A World At War

I am sorry if I’m the one to break this news to you: you were born into a world at war, and you will live all your days in the midst of a great battle, involving all the forces of heaven and hell and played out here on earth.
— John Eldredge

I just flew back from a desperately needed 5-day sabbatical in the mountains.  We were finishing work on a group Strategic Lifeplan experience that I believe God is going to use to reorient the lives of many and provide incredible momentum in the advancement of His mission here on earth.  It felt like a foretaste of the coming Kingdom where experiential knowledge, inspired constructs, and unique gifting met as beautiful complements.

During a quick stopover in Salt Lake City, I met a kindly lady in an airport gift shop.  My empirical curiosity forced me to dig a little deeper on the source of her sadness and eastern European accent.

ME:  “Where are you from, originally.

SHE: “I moved from Albania.

ME: “How long ago?

SHE: “About 15 years ago.

ME: “Great.  What brought you here?”  (I responded as if she had just said she moved from Dallas.)

SHE:  “My family was fleeing the war in Kosovo and the ethnic cleansing.

I sometimes wear my ignorance like a fedora.  Felted brilliance with long feather that screams that this one isn’t quite like the others and really doesn’t have a clue about how he comes across.  “Dumb-ass!” was quickly whispered as I unconsciously referenced the wounding of my youth.

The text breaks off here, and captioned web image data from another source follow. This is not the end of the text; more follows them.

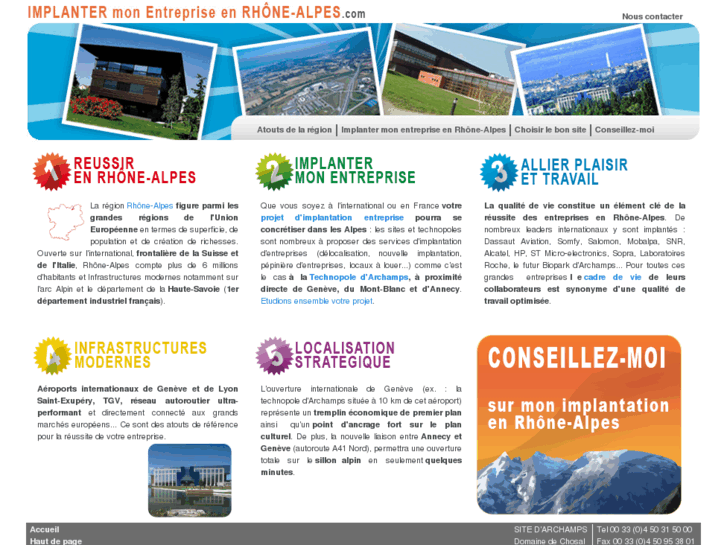 www.implanter-mon-entreprise-en-rhone-alpes.com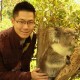 Carl Yuheng Ren Avatar
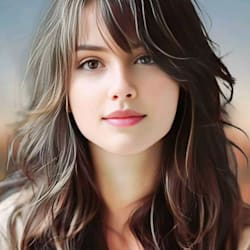 gloria_runolfss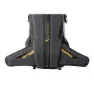 Acepac Flite Mkiii 15l Ryggsäck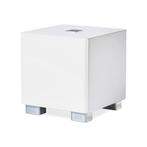 Rel T5x, Overige merken, Subwoofer, Nieuw, Ophalen of Verzenden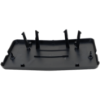 Picture of License Plate Bracket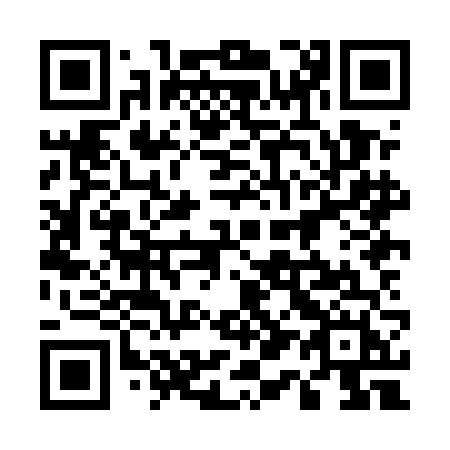 QR code for 518 EFH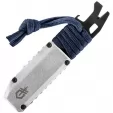 Gerber Prybrid X Multi-Tool Blue knives - multitools G3741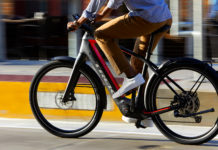 Piste ciclo-pedonali a Terracina, oltre due milioni dalla Regione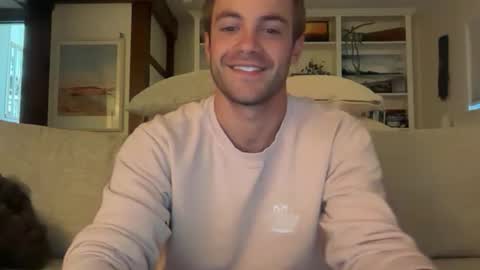 Ryan online show from April 2026 02:24:01 PM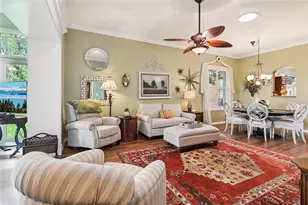 2512 Baywater Rd, Tavares, FL 32778 - Photo 6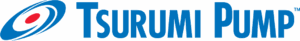 Tsurumi Pump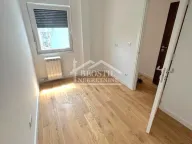 Prodaja, jednosoban stan, 47m², Voždovac Sve Podlokacije, Beograd - image 6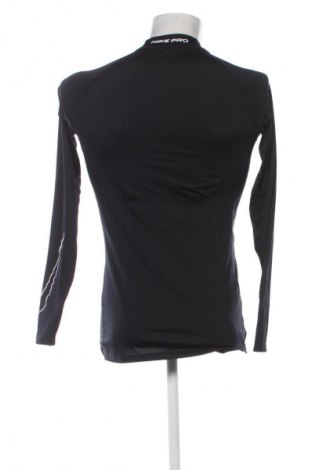 Herren Shirt Nike, Größe L, Farbe Schwarz, Preis € 28,99
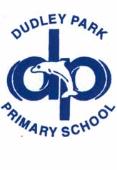 Dudley Park Primary School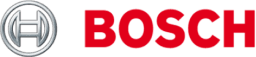 bosch logo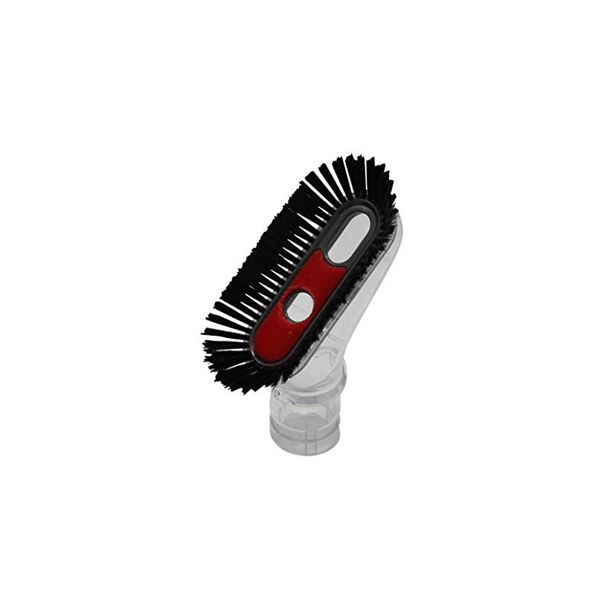  Bld mbelbrste til DYSON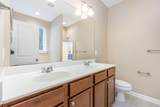 1218 Golden Eagle Drive - Photo 23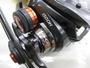 25ﾊﾞﾙｹｯﾀFC150DH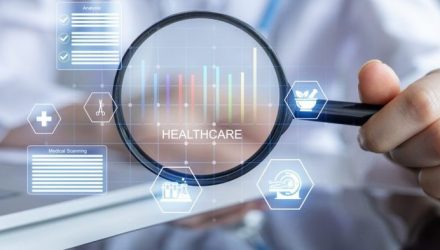 Disruptive Healthcare Stocks ETF FMED Hits Milestone in June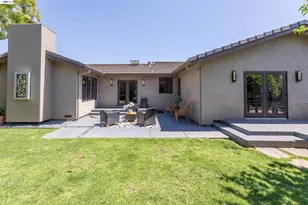 5812 Alderbrook Ct, Castro Valley, CA 94552 - Photo 32
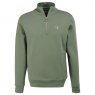 Barbour Barbour Rothley Half Zip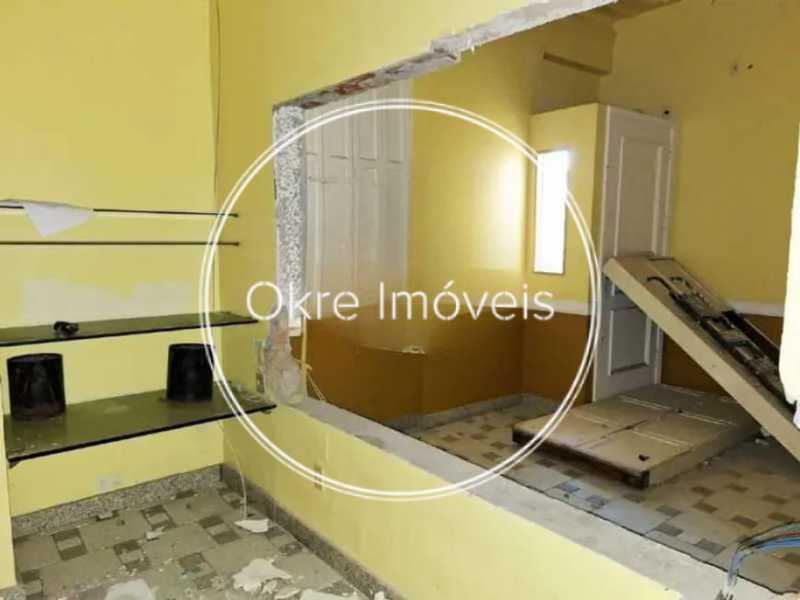 WhatsApp Image 2025-12-12 at 1 - 8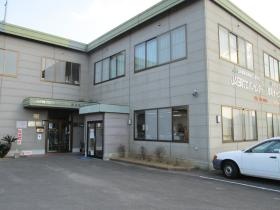 事業所の情報＿００２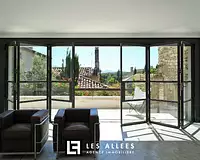 Maison, 288 m²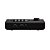 URX44 Yamaha Interface de Áudio Preta Nova Lacrada Garantia 1 ano com Curso Cubase AI - Imagem 3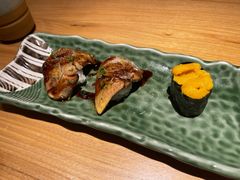 -初居食屋日式料理(万象城购物中心店)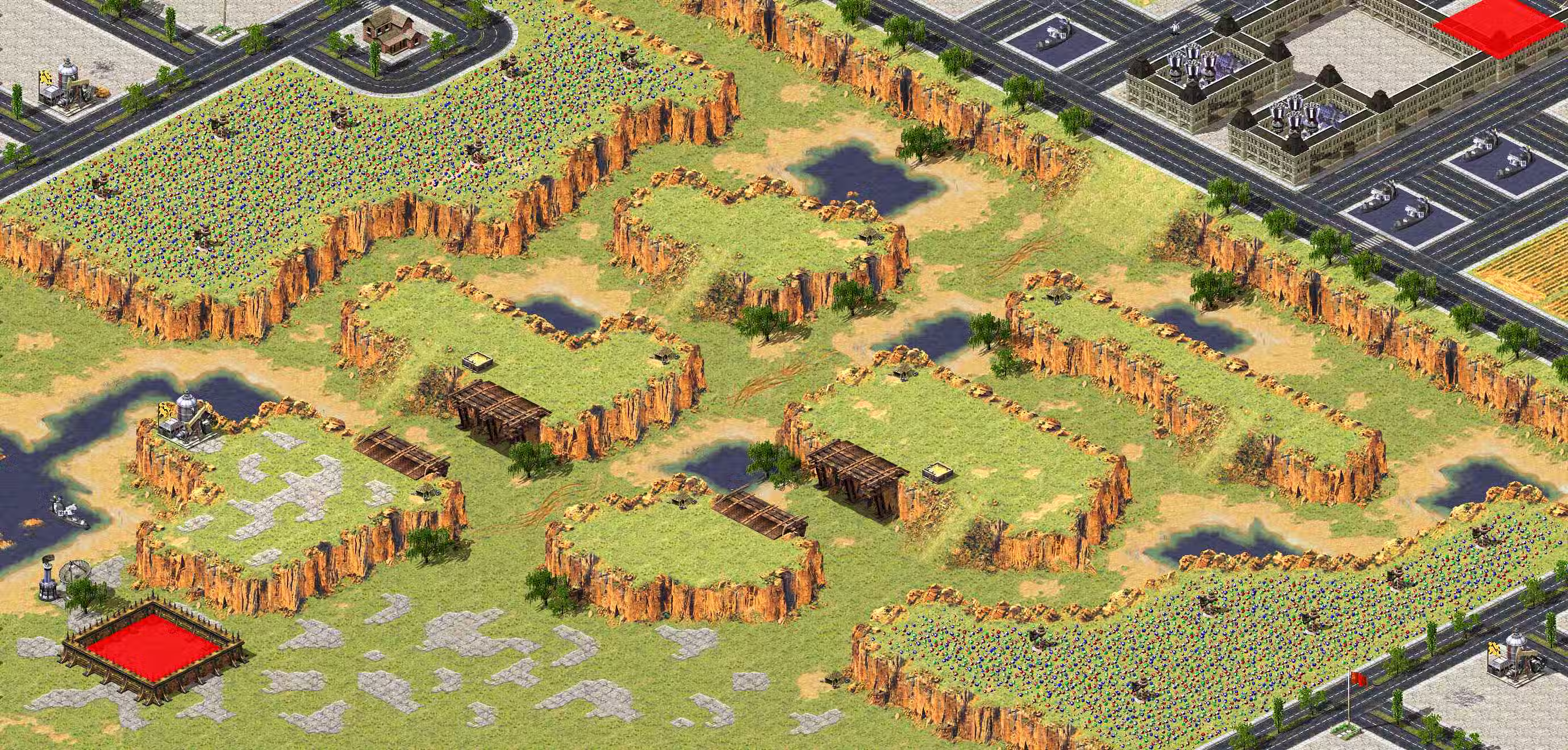 Preview of Heavy StOrm1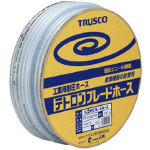icon43698t010004369732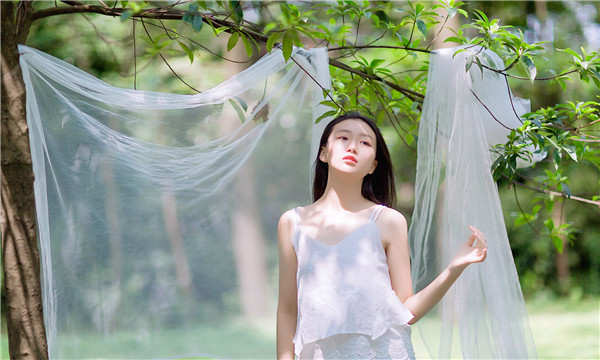 赫章借卵试管代怀生子公司：助您实现美好家庭梦想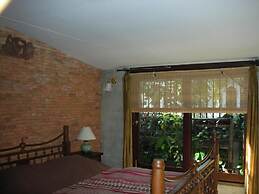 Chiang Maan Residence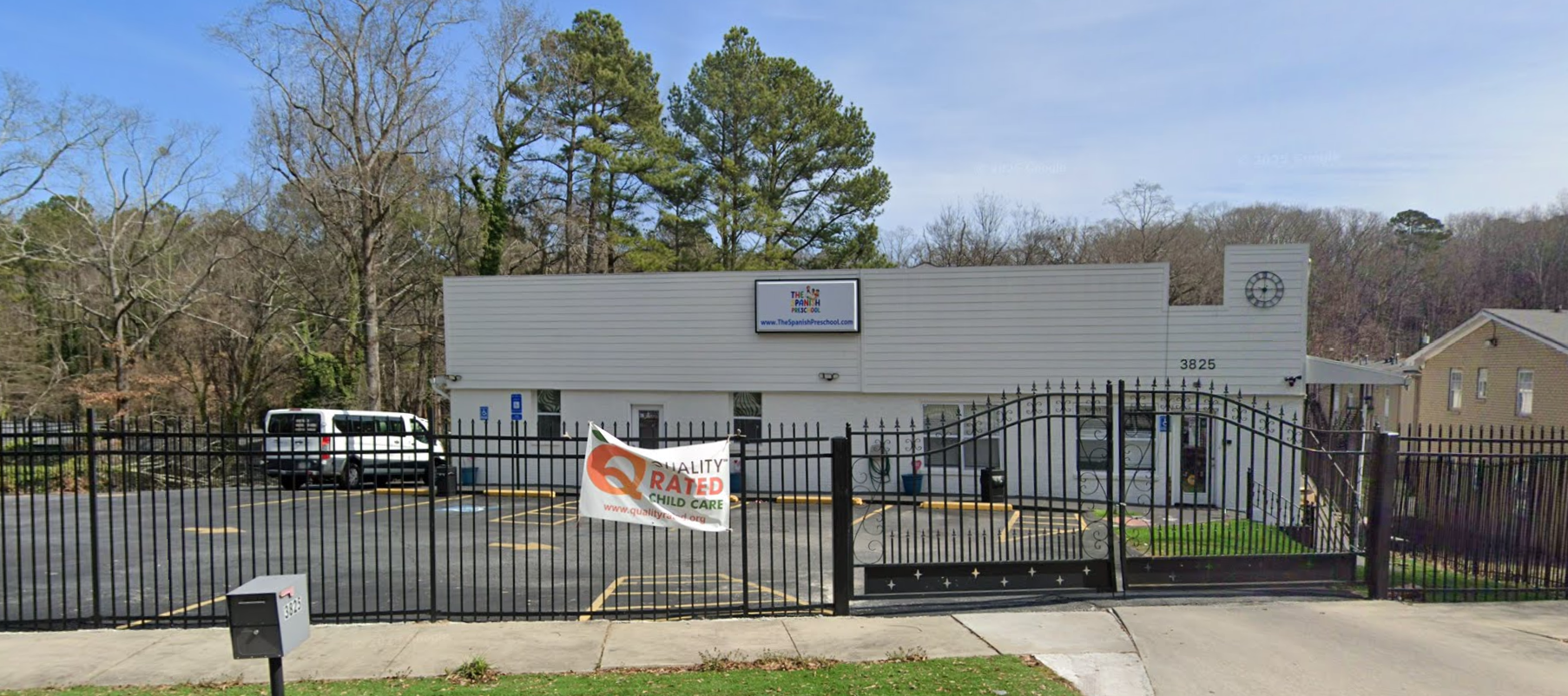 Featured property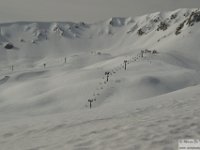 2026-03-07 Cima di Roscia Grande 078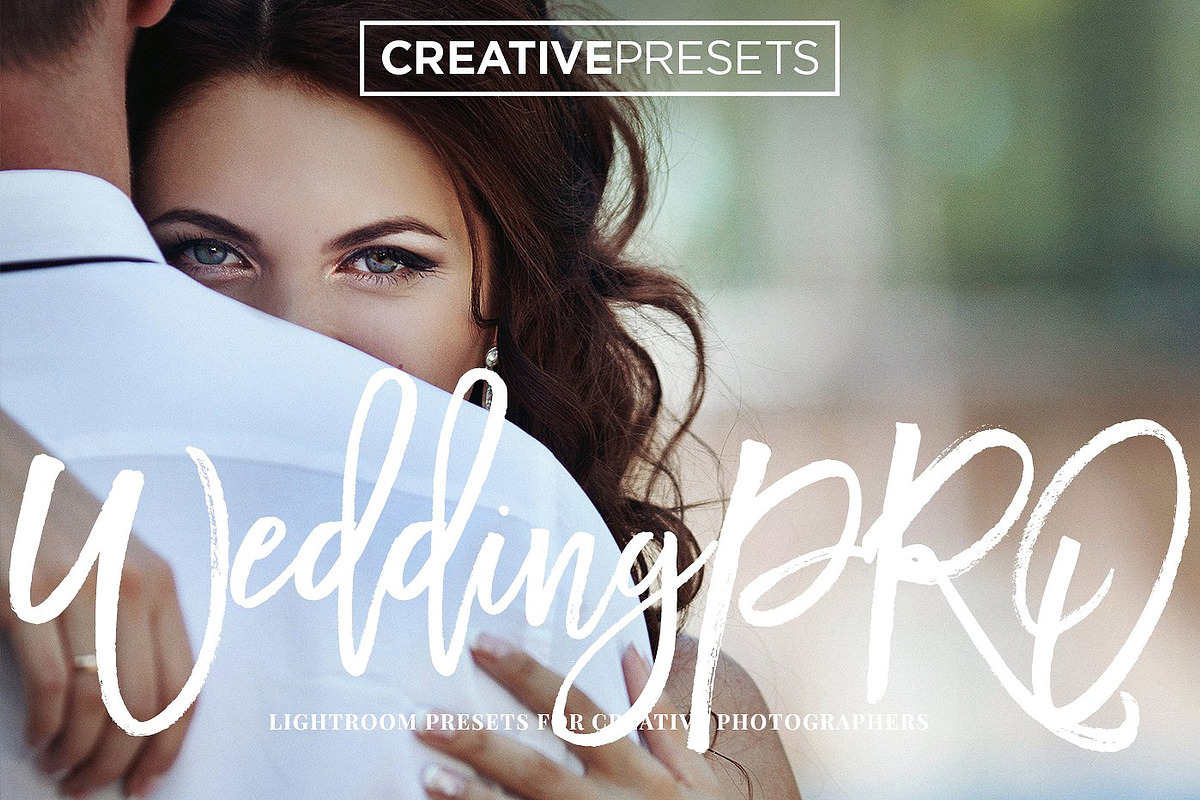 430+ LIGHTROOM PRESETS BUNDLE, an Action Add-On by CreativePresets.com (Photo 23 of 28)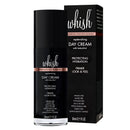 Replenishing Day Cream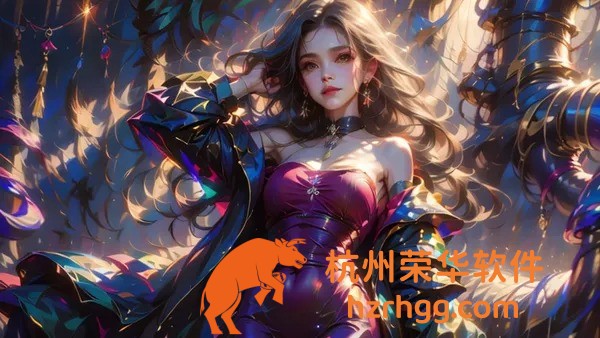 今晚必看：澳門今晚精準開四不像，熱門號碼與形態(tài)解析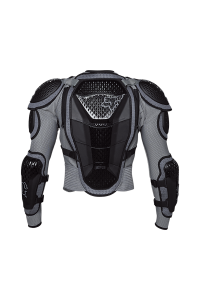 GIACCA FOX TITAN SPORT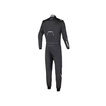 Alpinestars Hypertech V3 Race Suit Black (FIA)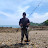 Hayu Fishing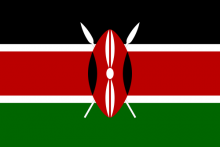 Kenya Flag.png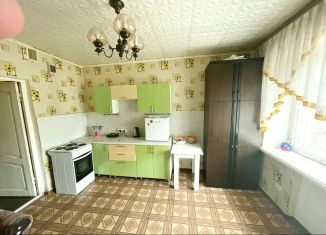 Сдается в аренду однокомнатная квартира, 15 м2, Липецк, улица Студенческий Городок, 13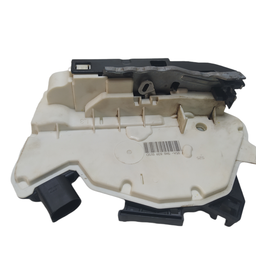 FECHADURA PORTA TRASEIRA ESQ AMAROK TODAS UP! TIGUAN ATÉ 17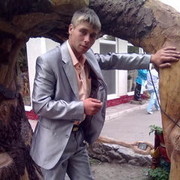  ,   Sergey, 36 ,  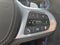 2025 BMW X5 xDrive50e xDrive50e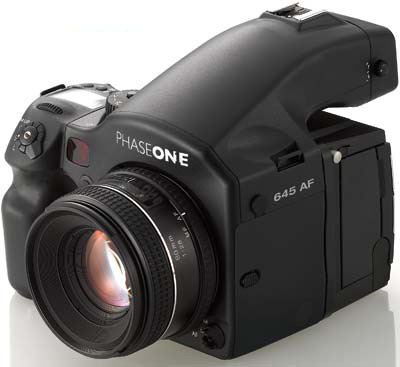 phase_one_645_camera_1.jpg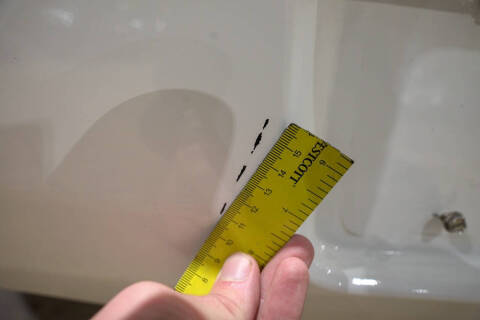 2005 Ford Mustang V6 Premium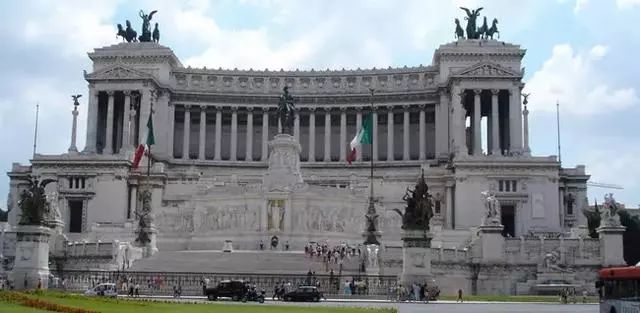 意大利罗马假日游玩攻略,意大利罗马旅游攻略三日游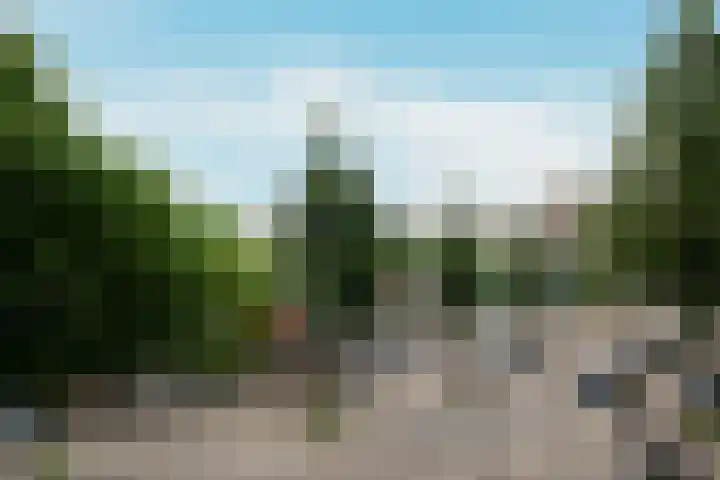 Tweede Van der Helststraat 81 1 Amsterdam thumbnail 20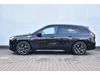 BMW iX xDrive 40/Wentylowane fotele/Lasery/Hak elektryczny/Panorama/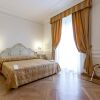 Отель Grand Hotel Villa Balbi, фото 5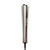 DREAME - AIRAUTO GOLD - 2260010762 DREAME 6 | Trony.it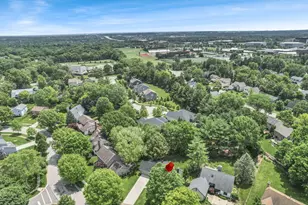 7048 Fitzgerald Rd, Dublin, OH 43017 - Photo 85
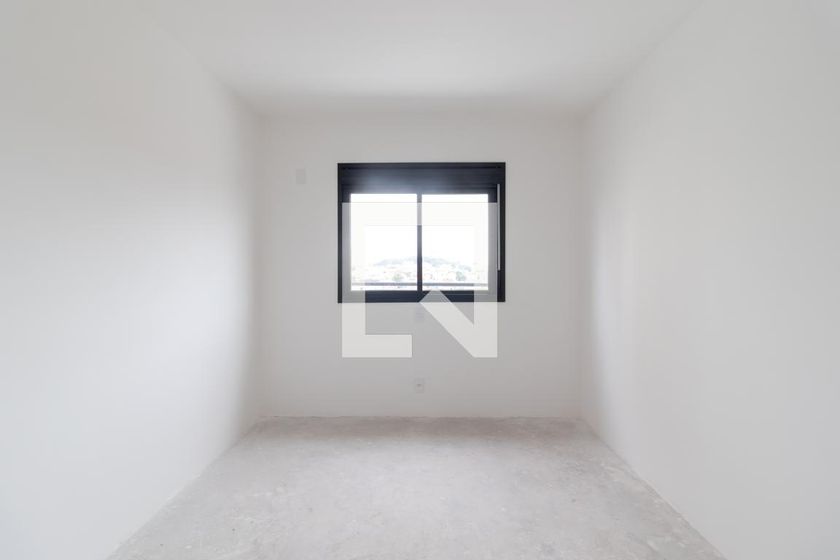Apartamento, 3 quartos, 83 m² - Foto 69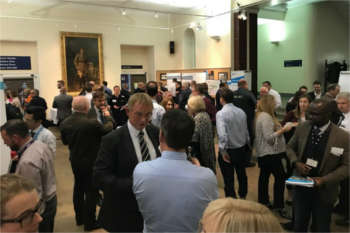 Community panel to support road works plans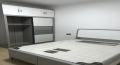 和顺家  2室2厅1卫   1650.00元/月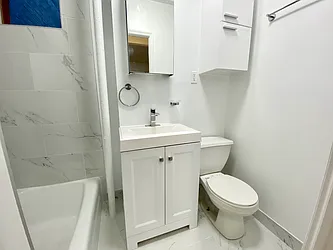 Rented by JM Preston Properties LLC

She carried both the experience and sobriety that transcended not only the airport gift shop, but my entire western culture sensibility.  She was born into a world at war and viscerally understood, far better than I, both the privilege and cost of freedom.

As I reflected in the coveted bulkhead seat of my last leg, I was taken back to the point of my rescue.  Tragedy and darkness abruptly disrupted by blinding light.  The freshness and tender nature of all that was wrong being made right in a single moment.  How easily I had forgotten the early season of my “nothing will ever be the same.”

I may have a hope in the coming Kingdom that my Albanian acquaintance, Mirjeta, didn’t appear to have, but she has a cornerstone experience that is essential to all of us who believe.  We were born into a world at war and we will live all of our days there.  The context of that reality in the story we live in, makes it all the more brilliant and easier to understand.

Understanding the experiential currency of the story we’ve lived as the subtext of the larger one and interpreting the role we were uniquely created to play, is the very essence of the Strategic Lifeplan process that found me in the mountains.  Helping others find the clarity and momentum I’ve found through understanding my particular role in His larger story, is the reason I exist.

It would be really helpful to be mindful of the fact that it is really Kosovo (and not Dallas) that we are all ultimately from and where we live every day.